The book sees a female superhero infusing youngsters with a mysterious power in order to tackle a mounting ecological disaster.
These children have the ability to hear a supernatural noise, transmitted by touch, which echoes the collective howl and suffering of creatures affected by pollution.
In protest against the apathy of the adult population, the children infiltrate factories and infect grown-ups with their cries for immediate action.
In a series of workshops, Karikis invited seven and eight-year-olds from Mayflower Primary School to reflect on the environmental themes of Hughes’ novel, and to imagine the enigmatic noise heard by the children in the story.
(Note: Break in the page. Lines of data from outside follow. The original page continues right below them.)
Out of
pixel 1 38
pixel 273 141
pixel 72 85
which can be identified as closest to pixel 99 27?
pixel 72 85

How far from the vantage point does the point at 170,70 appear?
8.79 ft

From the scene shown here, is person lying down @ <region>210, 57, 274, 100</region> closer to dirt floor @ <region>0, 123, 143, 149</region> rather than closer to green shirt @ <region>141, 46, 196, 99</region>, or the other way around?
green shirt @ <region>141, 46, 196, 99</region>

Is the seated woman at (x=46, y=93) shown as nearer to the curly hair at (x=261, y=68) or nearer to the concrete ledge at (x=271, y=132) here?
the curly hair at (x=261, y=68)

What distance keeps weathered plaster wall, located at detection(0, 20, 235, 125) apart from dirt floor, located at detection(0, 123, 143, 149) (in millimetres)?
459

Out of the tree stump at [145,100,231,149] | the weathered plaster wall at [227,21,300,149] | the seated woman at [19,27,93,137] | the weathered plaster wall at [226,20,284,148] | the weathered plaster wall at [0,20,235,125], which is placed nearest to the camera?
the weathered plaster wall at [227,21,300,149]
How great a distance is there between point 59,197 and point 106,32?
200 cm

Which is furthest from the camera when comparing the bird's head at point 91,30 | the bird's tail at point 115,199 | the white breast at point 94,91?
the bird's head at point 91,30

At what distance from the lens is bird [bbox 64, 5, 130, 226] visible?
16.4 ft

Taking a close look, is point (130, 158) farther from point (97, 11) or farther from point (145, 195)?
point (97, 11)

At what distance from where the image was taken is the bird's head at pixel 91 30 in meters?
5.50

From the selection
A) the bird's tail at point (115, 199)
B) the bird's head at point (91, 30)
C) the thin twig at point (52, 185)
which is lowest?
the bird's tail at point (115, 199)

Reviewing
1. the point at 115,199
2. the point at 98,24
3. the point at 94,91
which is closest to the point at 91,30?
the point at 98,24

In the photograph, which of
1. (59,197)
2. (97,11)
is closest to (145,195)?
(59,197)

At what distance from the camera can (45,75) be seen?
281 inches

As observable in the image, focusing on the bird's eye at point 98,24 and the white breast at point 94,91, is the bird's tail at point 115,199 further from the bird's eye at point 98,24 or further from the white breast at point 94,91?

Over the course of a year, the group improvised with vocalisations, musical instruments and toys, and conducted experiments in which noise took on visual forms.
The result is a film and installation through which Karikis echoes the narrative of The Iron Woman as an eco-feminist parable.
The exhibition was also commissioned by Film and Video Umbrella (FVU) and the Middlesbrough Institute of Modern Art (MIMA), with the support of Arts Council England.
In an interview for FVU, Karikis said: “The film No Ordinary Protest presents a group of children who are debating on the environment and the reckless attitude of adults towards it.
“That debate ignites a sort of activist spirit in them, and a spirit of solidarity, and they take action – which is quite imaginative and, perhaps, spooky.”
Karikis, whose art has been exhibited at galleries all over the world, said he often thinks about how his work can “give agency to other people” – in this case, it was young children who have “no audible political presence”.
He added: “Another aspect of this project is the theme of environmental crisis – that we think about it and see it from the perspective of the next generation.”
Sofia Victorino, director of education at the Whitechapel Gallery, said: “Karikis’ work touches upon themes that affect us all: a sense of belonging, the environment and the power of a collective voice.
“The collaborative process he developed with the children inspired them to expand their activist imagination and claim other possible futures.”
No Ordinary Protest is on display at Whitechapel Gallery – 77-82 Whitechapel High Street, London, E1 7QX – until 6 January 2019.